--- start of PASSAGE GIVEN ---

The Playboy Club 1.01: Pilot

Broadcast Date: 19 September 2011
Director: Alan Taylor
Writer: Chad Hodge
Cast: Laura Benanti, Eddie Cibrian, Jenna Dewan, Amber Heard, David Krumholtz, Naturi Naughton, Wes Ramsey, and Leah Renee


© Copyright 20th Century Fox
© Copyright 20th Century Fox

In response to the success of AMC’s Mad Men, the major networks have chosen to assault us this year with a slew of sixties period pieces, each dealing with gender roles in one way or the other. The strangest among them has got to be NBC’s The Playboy Club. The knock-off drama has already garnered quite a bit controversy, prompting female lead Amber Heard to ask that we watch the show before judging it. Her request seems reasonable to me if naively optimistic.

Hugh Hefner is a complex figure to say the least. On the one hand, the man made substantial contributions to the civil rights movement, fighting segregation and prejudicial censorship in all facets of the entertainment industry. On the other, he created Playboy, a multi-billion dollar enterprise that helped mainstream the objectification of women to the point of making softcore pornography as commonplace as McDonald’s. If this dichotomy doesn’t strike you as fascinating TV material, then we belong on different Nielsen charts.

By the way, the series centers on the first branch of the Playboy Club in Chicago. It was founded in 1960 and served as Hefner’s primary tool to promote a sense of status with the dignified act of gawking at nudie pictures. Soon, the franchise would spread across the globe. Playboy Clubs ran strong for several decades until a line-wide shutdown in 1991, reflecting a time when feminist protests reached an all-time high. They resurfaced in 2006, presumably reflecting a time when stripper pole aerobics reached an all-time high.

I mention all this because the pilot assumes we already know about the Playboy Club and its cultural significance. We’re never told exactly what the club represents, how many exist like it, why the female employees all sleep at a mansion, or how other women feel about the phenomenon. Only Brenda “the Chocolate Bunny” (Naturi Naughton) ever mentions a wider context, popping up every now and then to rave about the equal opportunity awesomeness that is Playboy. Unfortunately, the token character doesn’t come off as a genuine African American so much as a Hefner sounding board. In fact, she’s the one bunny not to get a subplot of her own. Whoops.

--- end of PASSAGE GIVEN ---
--- start of LISTED RECORDS ---

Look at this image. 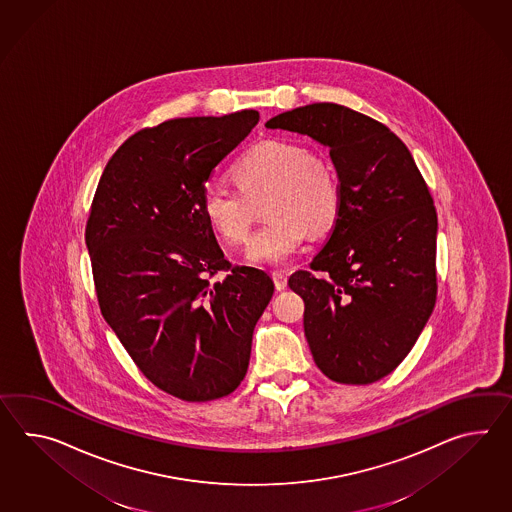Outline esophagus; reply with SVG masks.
Wrapping results in <instances>:
<instances>
[{"instance_id":"obj_1","label":"esophagus","mask_w":512,"mask_h":512,"mask_svg":"<svg viewBox=\"0 0 512 512\" xmlns=\"http://www.w3.org/2000/svg\"><path fill=\"white\" fill-rule=\"evenodd\" d=\"M273 283H275V288L277 290H284L286 286H288V277H286V273L284 272H273Z\"/></svg>"}]
</instances>
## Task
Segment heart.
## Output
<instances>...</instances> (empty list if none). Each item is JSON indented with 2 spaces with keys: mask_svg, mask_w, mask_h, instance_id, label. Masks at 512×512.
<instances>
[{
  "mask_svg": "<svg viewBox=\"0 0 512 512\" xmlns=\"http://www.w3.org/2000/svg\"><path fill=\"white\" fill-rule=\"evenodd\" d=\"M229 174L239 191L207 187L202 211L222 239L239 246L250 239L257 207L269 200L264 213L270 224L251 240V262L288 261L308 231L329 229L340 213L341 183L334 165L297 141H261L233 163Z\"/></svg>",
  "mask_w": 512,
  "mask_h": 512,
  "instance_id": "obj_1",
  "label": "heart"
}]
</instances>
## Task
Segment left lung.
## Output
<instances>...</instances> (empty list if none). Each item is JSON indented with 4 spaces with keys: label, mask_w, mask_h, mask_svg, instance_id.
<instances>
[{
    "label": "left lung",
    "mask_w": 512,
    "mask_h": 512,
    "mask_svg": "<svg viewBox=\"0 0 512 512\" xmlns=\"http://www.w3.org/2000/svg\"><path fill=\"white\" fill-rule=\"evenodd\" d=\"M330 148L341 207L325 246L288 286L305 301L321 373L364 386L395 371L437 299V211L408 147L347 106L316 103L266 123Z\"/></svg>",
    "instance_id": "8db88e82"
}]
</instances>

--- end of LISTED RECORDS ---

YOUR TASKS:
1. Copy the Playboy Club review word for word, starting with "Broadcast Date: 19" and going on through "if naively optimistic.".
2. According to the Playboy Club review, in what year was the first Playboy Club in Chicago founded?
3. Do these statements agree with the Playboy Club review? Answer yes or no for each and quote the words that decide it. (a) Playboy Clubs had a line-wide shutdown in 1991. (b) The pilot explains why the female employees all sleep at a mansion. (c) The Playboy Club is an AMC series.
These records were drawn from a separate source.

RESPONSES PER TASK:
1.
Broadcast Date: 19 September 2011
Director: Alan Taylor
Writer: Chad Hodge
Cast: Laura Benanti, Eddie Cibrian, Jenna Dewan, Amber Heard, David Krumholtz, Naturi Naughton, Wes Ramsey, and Leah Renee


© Copyright 20th Century Fox
© Copyright 20th Century Fox

In response to the success of AMC’s Mad Men, the major networks have chosen to assault us this year with a slew of sixties period pieces, each dealing with gender roles in one way or the other. The strangest among them has got to be NBC’s The Playboy Club. The knock-off drama has already garnered quite a bit controversy, prompting female lead Amber Heard to ask that we watch the show before judging it. Her request seems reasonable to me if naively optimistic.

2. 1960

3.
(a) Yes: "Playboy Clubs ran strong for several decades until a line-wide shutdown in 1991"
(b) No: "We’re never told exactly what the club represents, how many exist like it, why the female employees all sleep at a mansion"
(c) No: "The strangest among them has got to be NBC’s The Playboy Club."